Stored records:
- - - - -

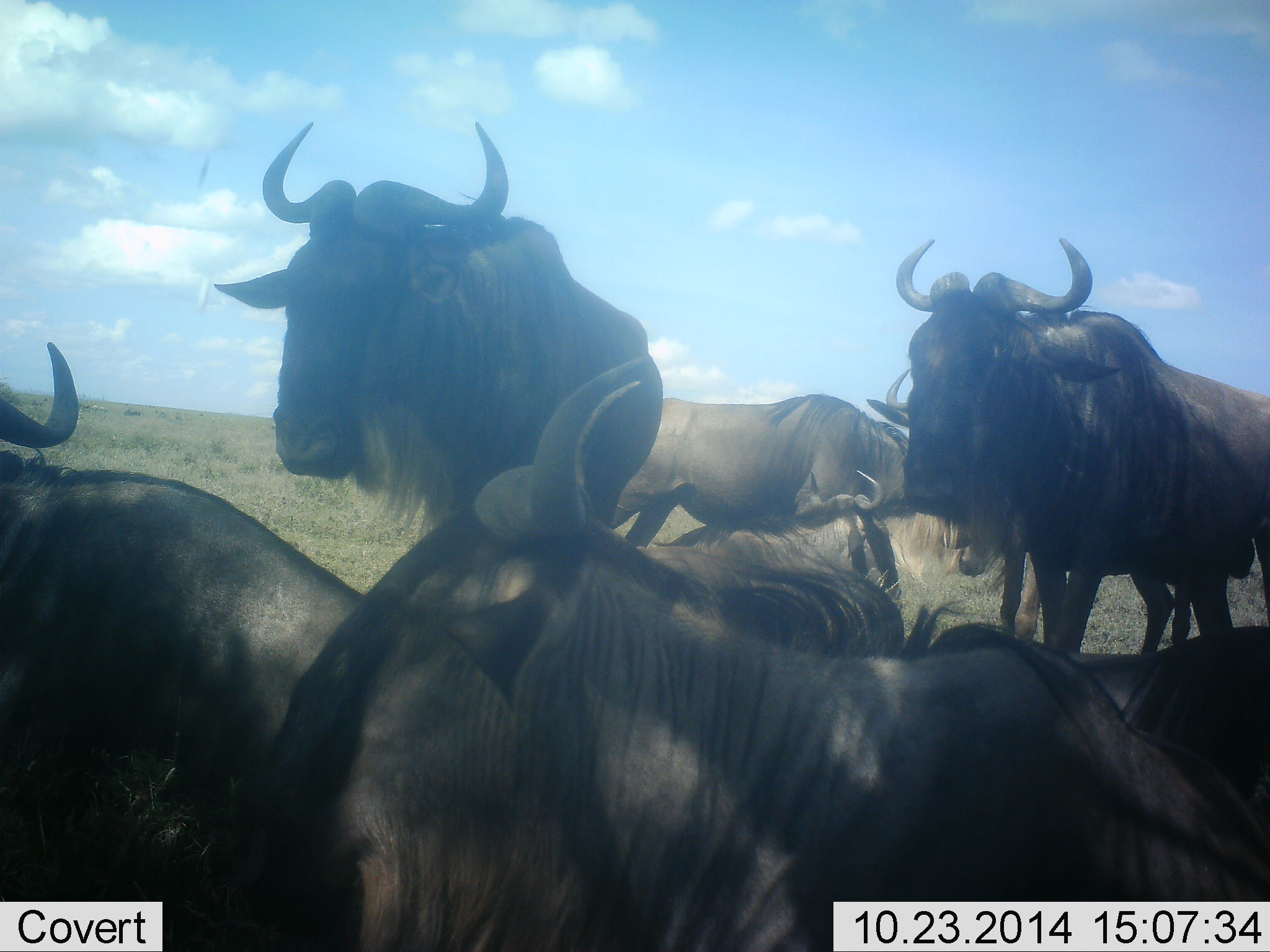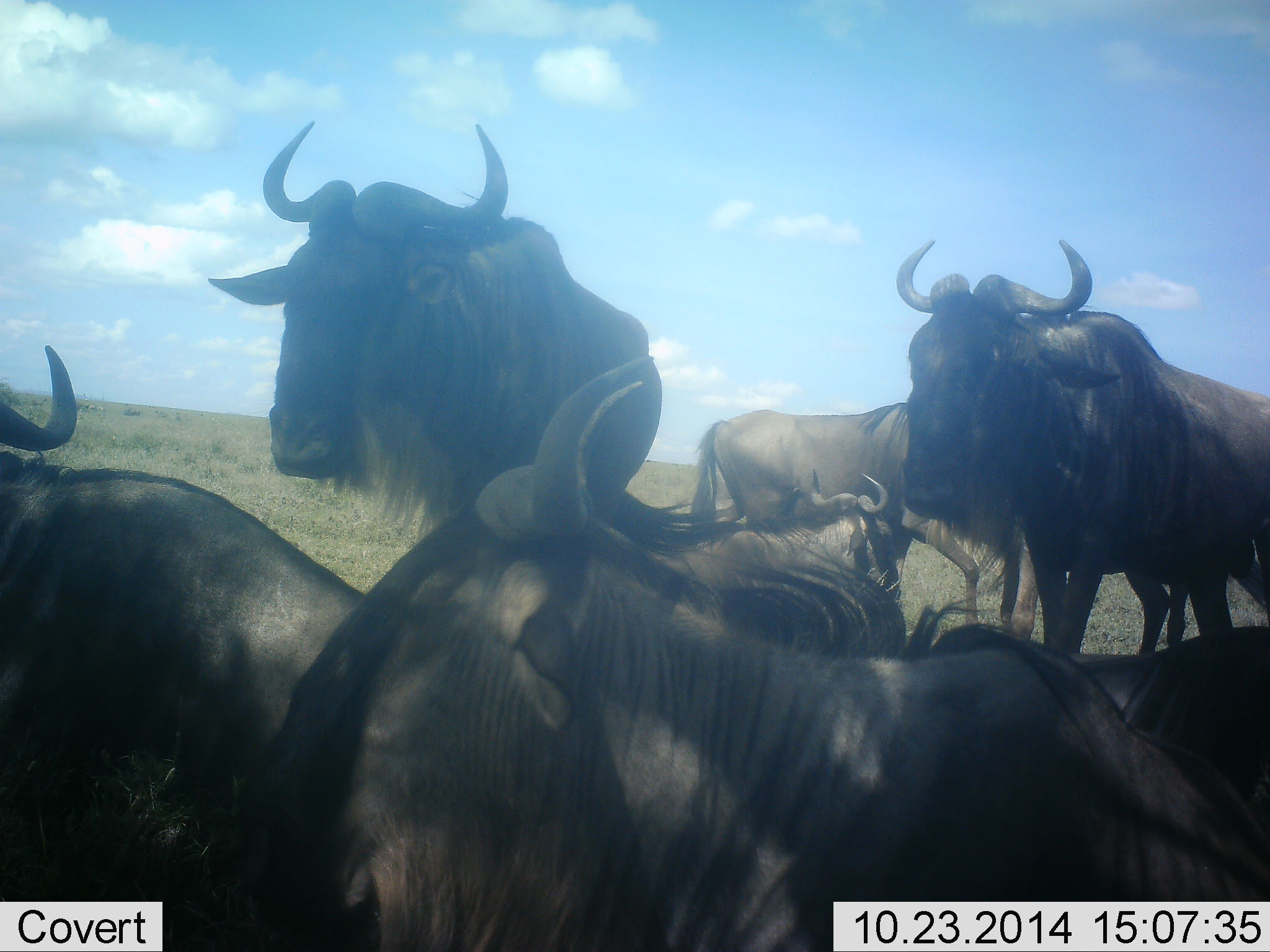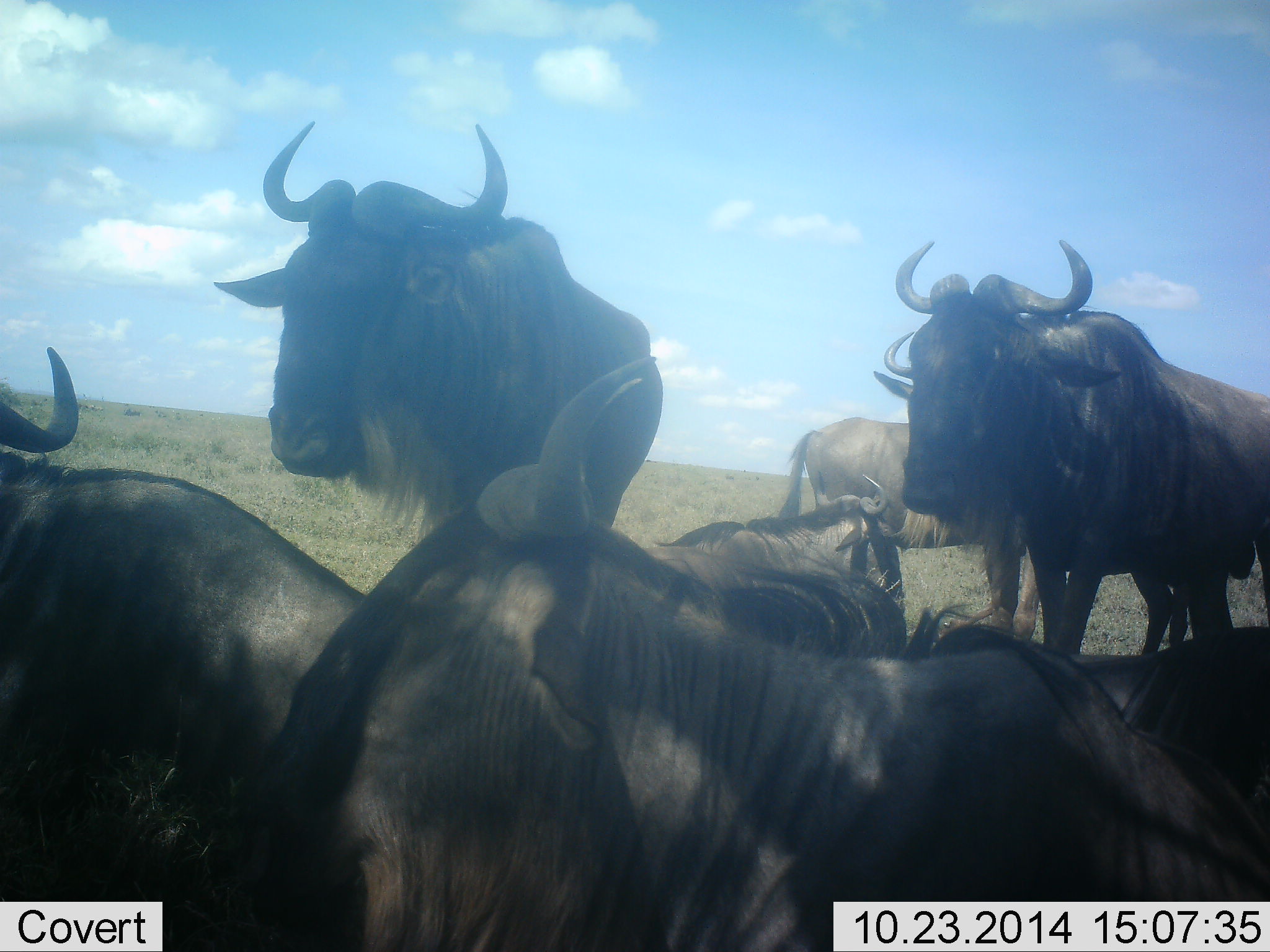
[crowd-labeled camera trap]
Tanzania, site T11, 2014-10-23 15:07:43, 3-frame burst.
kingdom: Animalia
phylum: Chordata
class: Mammalia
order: Artiodactyla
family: Bovidae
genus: Connochaetes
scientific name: Connochaetes taurinus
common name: blue wildebeest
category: wildebeest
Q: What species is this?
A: Wildebeest (blue wildebeest) (Connochaetes taurinus).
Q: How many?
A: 6.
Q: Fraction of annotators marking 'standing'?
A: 70%.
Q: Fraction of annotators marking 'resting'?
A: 90%.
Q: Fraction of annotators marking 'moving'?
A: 50%.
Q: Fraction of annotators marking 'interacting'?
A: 0%.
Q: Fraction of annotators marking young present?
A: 0%.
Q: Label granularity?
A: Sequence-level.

- - - - -

Your assignment:
Make an exact copy of every line from the one with "scientific name: Connochaetes taurinus" to the end of the data, with the first and last of those lines included.

Task output:
scientific name: Connochaetes taurinus
common name: blue wildebeest
category: wildebeest
Q: What species is this?
A: Wildebeest (blue wildebeest) (Connochaetes taurinus).
Q: How many?
A: 6.
Q: Fraction of annotators marking 'standing'?
A: 70%.
Q: Fraction of annotators marking 'resting'?
A: 90%.
Q: Fraction of annotators marking 'moving'?
A: 50%.
Q: Fraction of annotators marking 'interacting'?
A: 0%.
Q: Fraction of annotators marking young present?
A: 0%.
Q: Label granularity?
A: Sequence-level.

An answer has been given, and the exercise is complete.